Poiret rose lightly from the bed and facing her, but watching something beside her, said, “It is necessary that you should know that someone, they will renew the attempt on the life of your husband.”
Lady Hassocks sprang to her feet as quickly as though she had been told there was a bomb in the seat of her chair. She made herself sit down again, however, in obedience to Poiret’s urgent look commanding absolute silence.
“Please to calm yourself, Madame. Please to answer Poiret. You heard the tick-tack from the vase while you were in your room, is it not so?”
“Yes, with the doors open, naturally.”
“There were the persons, who came to say goodnight to Monsieur Hassocks. At that time there was not the noise of the tick-tack?”
“No, no.”
“Do you think that if there had been the tick-tack then you would still have heard it even with all the persons talking in the room?”
“I hear everything, sir.”
“Did you go downstairs at the same time as the others?”

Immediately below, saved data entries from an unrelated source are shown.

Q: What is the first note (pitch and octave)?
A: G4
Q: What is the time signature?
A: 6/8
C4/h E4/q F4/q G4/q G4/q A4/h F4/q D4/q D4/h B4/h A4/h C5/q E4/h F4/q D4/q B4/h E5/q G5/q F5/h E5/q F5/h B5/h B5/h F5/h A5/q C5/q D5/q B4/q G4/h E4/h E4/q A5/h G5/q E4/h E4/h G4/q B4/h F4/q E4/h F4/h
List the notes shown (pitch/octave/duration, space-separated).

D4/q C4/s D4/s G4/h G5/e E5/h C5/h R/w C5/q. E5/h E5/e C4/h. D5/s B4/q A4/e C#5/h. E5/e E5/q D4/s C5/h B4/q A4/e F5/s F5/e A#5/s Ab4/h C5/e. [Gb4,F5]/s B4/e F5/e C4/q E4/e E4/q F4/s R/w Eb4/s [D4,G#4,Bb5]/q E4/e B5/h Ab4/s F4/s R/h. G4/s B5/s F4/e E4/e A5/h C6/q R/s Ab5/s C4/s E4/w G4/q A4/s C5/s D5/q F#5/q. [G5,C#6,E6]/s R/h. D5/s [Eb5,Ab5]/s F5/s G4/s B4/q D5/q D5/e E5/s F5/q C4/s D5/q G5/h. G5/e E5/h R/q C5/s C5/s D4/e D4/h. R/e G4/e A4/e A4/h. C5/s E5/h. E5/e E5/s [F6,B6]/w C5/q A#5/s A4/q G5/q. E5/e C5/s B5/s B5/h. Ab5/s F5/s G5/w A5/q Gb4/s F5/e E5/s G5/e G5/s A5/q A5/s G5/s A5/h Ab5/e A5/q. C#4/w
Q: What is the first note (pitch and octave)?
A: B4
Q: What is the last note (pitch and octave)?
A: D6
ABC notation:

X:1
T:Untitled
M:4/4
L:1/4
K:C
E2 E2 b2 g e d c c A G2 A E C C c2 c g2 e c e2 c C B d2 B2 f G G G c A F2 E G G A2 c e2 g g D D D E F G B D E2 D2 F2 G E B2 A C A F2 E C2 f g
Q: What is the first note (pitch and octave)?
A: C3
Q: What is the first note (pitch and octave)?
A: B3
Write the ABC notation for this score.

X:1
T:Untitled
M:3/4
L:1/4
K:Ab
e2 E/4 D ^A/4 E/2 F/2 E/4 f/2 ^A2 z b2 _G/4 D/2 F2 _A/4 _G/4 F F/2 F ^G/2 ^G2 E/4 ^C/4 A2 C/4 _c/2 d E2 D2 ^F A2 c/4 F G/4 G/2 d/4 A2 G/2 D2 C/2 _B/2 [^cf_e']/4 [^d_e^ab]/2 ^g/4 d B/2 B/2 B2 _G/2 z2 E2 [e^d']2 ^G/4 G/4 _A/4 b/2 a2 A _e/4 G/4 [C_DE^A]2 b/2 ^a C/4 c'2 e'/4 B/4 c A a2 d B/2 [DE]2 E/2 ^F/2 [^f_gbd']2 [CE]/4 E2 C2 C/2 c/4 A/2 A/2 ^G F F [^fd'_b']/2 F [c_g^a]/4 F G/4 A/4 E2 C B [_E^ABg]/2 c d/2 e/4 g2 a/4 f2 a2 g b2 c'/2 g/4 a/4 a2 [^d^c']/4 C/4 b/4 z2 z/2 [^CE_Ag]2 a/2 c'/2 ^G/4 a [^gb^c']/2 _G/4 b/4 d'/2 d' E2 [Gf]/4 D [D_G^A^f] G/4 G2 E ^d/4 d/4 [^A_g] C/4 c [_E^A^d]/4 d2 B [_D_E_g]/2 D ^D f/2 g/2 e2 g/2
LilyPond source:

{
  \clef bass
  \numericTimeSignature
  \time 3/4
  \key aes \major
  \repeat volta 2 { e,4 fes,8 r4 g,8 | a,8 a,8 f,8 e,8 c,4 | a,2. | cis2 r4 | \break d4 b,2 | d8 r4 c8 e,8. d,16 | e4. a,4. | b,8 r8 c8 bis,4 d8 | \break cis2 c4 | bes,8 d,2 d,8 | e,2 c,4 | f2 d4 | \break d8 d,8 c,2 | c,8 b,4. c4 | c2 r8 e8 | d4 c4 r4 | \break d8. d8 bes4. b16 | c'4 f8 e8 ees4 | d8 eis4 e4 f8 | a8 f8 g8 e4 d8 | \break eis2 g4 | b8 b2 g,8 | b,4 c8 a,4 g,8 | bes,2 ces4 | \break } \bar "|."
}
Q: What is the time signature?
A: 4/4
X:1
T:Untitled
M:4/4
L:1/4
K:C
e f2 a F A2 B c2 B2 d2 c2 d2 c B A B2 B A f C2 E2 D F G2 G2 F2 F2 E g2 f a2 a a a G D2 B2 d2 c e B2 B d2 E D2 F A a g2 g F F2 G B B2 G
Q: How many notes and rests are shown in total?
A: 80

“No. I stayed near my husband until he was sound asleep.”
“And you hear nothing?”
“Nothing.”
“You closed the doors behind the visitors?”
“Yes, the door to the staircase. The door of the servants’ stairway was closed already. I alone have the key and on the inside of the door opening into my husband’s room there is also a bolt which is always locked. All the other doors of the rooms were locked by me. In order to enter any of the four rooms on that floor it’s necessary now to walk past by the door of my room, which connects to the main staircase.”